Rename "sofa cushion" to "couch cushion" in everything from the start of the data down through the line containing "54 centimetres", and change nothing else. Leave the pictures out of your answer.
### EXERCISE MATERIALS ###
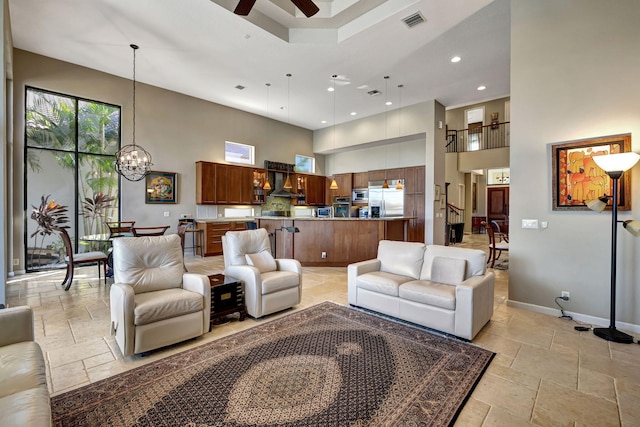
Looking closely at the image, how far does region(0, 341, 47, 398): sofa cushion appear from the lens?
4.58 feet

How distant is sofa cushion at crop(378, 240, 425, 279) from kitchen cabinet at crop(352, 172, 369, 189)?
239 inches

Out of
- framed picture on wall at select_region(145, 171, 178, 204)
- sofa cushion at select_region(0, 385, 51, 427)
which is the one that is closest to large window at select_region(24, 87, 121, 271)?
framed picture on wall at select_region(145, 171, 178, 204)

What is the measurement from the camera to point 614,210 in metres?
3.00

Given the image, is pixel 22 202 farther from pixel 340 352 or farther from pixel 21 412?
pixel 340 352

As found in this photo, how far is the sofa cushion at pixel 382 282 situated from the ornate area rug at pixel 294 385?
54 centimetres

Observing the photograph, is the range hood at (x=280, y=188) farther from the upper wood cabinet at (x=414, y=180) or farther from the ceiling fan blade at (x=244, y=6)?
the ceiling fan blade at (x=244, y=6)

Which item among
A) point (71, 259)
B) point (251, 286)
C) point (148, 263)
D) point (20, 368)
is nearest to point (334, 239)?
point (251, 286)

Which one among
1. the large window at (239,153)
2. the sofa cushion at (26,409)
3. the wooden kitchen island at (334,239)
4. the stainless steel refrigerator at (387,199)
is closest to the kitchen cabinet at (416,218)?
the stainless steel refrigerator at (387,199)

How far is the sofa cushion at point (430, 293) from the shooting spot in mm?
2951

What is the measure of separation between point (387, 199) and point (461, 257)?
5932 millimetres

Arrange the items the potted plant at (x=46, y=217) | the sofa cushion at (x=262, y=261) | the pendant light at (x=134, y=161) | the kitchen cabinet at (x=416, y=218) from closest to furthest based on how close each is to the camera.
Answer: the sofa cushion at (x=262, y=261)
the potted plant at (x=46, y=217)
the pendant light at (x=134, y=161)
the kitchen cabinet at (x=416, y=218)

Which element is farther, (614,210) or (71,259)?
(71,259)

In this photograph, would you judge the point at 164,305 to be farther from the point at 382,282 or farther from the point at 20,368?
the point at 382,282

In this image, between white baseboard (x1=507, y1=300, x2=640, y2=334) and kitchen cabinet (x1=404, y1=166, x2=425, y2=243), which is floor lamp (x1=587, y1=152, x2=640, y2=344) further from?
kitchen cabinet (x1=404, y1=166, x2=425, y2=243)
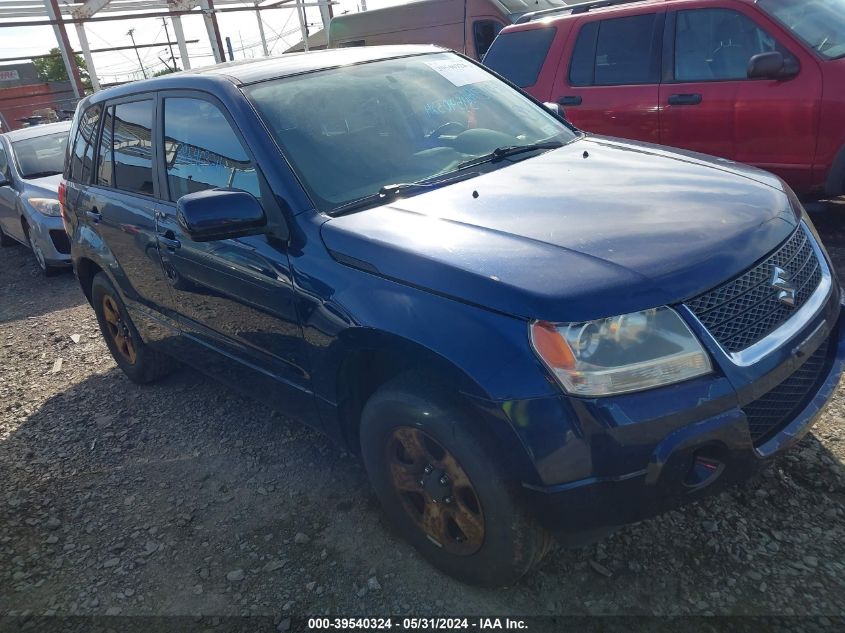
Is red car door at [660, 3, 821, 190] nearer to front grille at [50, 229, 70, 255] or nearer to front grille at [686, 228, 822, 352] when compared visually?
front grille at [686, 228, 822, 352]

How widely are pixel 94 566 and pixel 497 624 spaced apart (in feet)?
5.69

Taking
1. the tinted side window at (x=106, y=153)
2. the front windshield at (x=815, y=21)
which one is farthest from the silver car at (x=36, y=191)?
the front windshield at (x=815, y=21)

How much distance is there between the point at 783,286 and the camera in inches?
86.1

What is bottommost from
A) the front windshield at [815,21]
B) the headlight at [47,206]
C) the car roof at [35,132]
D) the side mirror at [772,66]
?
the headlight at [47,206]

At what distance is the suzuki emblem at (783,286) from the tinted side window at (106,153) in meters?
3.44

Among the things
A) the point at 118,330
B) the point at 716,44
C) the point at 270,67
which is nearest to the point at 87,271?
the point at 118,330

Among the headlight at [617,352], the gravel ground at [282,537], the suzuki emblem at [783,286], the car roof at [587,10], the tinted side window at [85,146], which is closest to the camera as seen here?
the headlight at [617,352]

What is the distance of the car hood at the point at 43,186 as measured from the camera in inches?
294

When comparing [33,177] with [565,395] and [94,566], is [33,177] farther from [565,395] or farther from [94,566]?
[565,395]

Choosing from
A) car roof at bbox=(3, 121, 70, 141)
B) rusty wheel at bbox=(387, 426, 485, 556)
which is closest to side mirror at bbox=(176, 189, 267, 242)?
rusty wheel at bbox=(387, 426, 485, 556)

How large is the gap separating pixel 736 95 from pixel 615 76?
107cm

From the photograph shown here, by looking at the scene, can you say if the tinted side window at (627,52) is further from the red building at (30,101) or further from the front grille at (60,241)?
the red building at (30,101)

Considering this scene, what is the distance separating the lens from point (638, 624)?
2166 millimetres

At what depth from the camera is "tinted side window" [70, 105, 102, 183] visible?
4234 mm
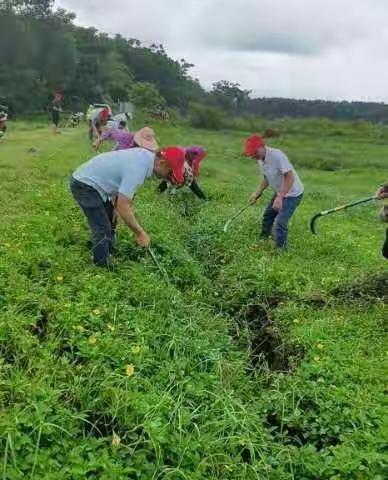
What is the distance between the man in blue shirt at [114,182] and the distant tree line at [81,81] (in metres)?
24.2

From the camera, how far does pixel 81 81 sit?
4119 cm

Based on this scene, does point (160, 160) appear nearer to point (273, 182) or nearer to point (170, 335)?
point (170, 335)

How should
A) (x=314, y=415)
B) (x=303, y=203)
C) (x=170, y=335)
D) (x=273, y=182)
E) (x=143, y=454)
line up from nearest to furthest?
(x=143, y=454) < (x=314, y=415) < (x=170, y=335) < (x=273, y=182) < (x=303, y=203)

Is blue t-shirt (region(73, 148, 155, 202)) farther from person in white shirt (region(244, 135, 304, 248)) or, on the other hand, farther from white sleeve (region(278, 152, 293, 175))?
white sleeve (region(278, 152, 293, 175))

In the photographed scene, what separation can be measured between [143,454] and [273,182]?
220 inches

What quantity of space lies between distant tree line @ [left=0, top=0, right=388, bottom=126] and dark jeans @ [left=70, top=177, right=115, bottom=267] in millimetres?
24161

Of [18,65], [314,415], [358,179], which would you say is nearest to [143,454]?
[314,415]

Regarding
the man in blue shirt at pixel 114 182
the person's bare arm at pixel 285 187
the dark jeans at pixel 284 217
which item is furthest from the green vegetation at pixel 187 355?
the person's bare arm at pixel 285 187

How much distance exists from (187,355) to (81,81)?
3844 centimetres

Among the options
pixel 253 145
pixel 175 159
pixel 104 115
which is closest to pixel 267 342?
pixel 175 159

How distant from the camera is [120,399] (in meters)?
4.11

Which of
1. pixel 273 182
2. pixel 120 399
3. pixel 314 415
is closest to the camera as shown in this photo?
pixel 120 399

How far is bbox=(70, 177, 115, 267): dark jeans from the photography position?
21.3 ft

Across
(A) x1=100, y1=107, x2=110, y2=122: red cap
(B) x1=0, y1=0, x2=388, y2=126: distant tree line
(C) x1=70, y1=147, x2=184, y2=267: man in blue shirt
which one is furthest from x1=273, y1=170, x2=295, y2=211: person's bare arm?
(B) x1=0, y1=0, x2=388, y2=126: distant tree line
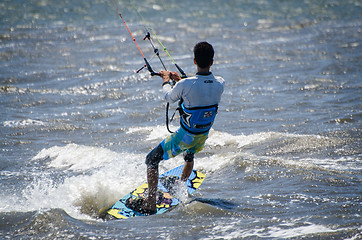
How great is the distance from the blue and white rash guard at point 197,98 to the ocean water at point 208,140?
109cm

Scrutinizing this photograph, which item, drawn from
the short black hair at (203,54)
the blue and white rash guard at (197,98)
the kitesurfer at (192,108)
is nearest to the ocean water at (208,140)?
the kitesurfer at (192,108)

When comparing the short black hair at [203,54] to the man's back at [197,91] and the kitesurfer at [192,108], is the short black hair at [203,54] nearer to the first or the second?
the kitesurfer at [192,108]

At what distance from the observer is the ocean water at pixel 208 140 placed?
5.27m

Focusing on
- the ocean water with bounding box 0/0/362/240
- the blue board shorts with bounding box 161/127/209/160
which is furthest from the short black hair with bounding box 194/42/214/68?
the ocean water with bounding box 0/0/362/240

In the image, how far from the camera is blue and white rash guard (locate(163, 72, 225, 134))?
5.29m

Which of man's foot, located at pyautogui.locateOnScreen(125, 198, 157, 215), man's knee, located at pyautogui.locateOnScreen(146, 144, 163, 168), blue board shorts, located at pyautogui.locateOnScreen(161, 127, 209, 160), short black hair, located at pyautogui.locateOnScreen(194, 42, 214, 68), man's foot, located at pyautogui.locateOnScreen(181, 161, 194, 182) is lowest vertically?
man's foot, located at pyautogui.locateOnScreen(125, 198, 157, 215)

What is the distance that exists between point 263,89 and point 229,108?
1941 millimetres

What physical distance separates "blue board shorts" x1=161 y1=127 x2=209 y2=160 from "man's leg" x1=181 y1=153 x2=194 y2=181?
23 cm

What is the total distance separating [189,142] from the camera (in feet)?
18.8

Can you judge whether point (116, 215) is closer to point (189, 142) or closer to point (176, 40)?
point (189, 142)

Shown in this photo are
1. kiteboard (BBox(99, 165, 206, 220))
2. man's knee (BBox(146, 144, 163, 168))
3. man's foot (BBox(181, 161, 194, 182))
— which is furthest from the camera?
man's foot (BBox(181, 161, 194, 182))

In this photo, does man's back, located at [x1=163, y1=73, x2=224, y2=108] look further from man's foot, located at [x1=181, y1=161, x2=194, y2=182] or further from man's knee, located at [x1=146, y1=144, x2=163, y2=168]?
man's foot, located at [x1=181, y1=161, x2=194, y2=182]

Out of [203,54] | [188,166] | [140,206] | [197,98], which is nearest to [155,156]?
[188,166]

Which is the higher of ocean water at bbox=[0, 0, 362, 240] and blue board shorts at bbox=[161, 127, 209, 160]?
blue board shorts at bbox=[161, 127, 209, 160]
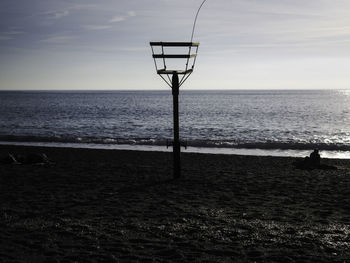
###
FINAL ANSWER
Looking closely at the image, how far does region(0, 341, 47, 398): couch cushion appear from the lens?
4.58 feet

How distant is couch cushion at crop(378, 240, 425, 279) from kitchen cabinet at crop(352, 172, 369, 189)?
239 inches

Out of
- framed picture on wall at select_region(145, 171, 178, 204)
- couch cushion at select_region(0, 385, 51, 427)
which is the one that is closest to large window at select_region(24, 87, 121, 271)?
framed picture on wall at select_region(145, 171, 178, 204)

What is the measurement from the camera to point 614,210 in metres?
3.00

Given the image, is pixel 22 202 farther from pixel 340 352 or farther from pixel 21 412?
pixel 340 352

As found in this photo, how far is the couch cushion at pixel 382 282 situated from the ornate area rug at pixel 294 385?
54 centimetres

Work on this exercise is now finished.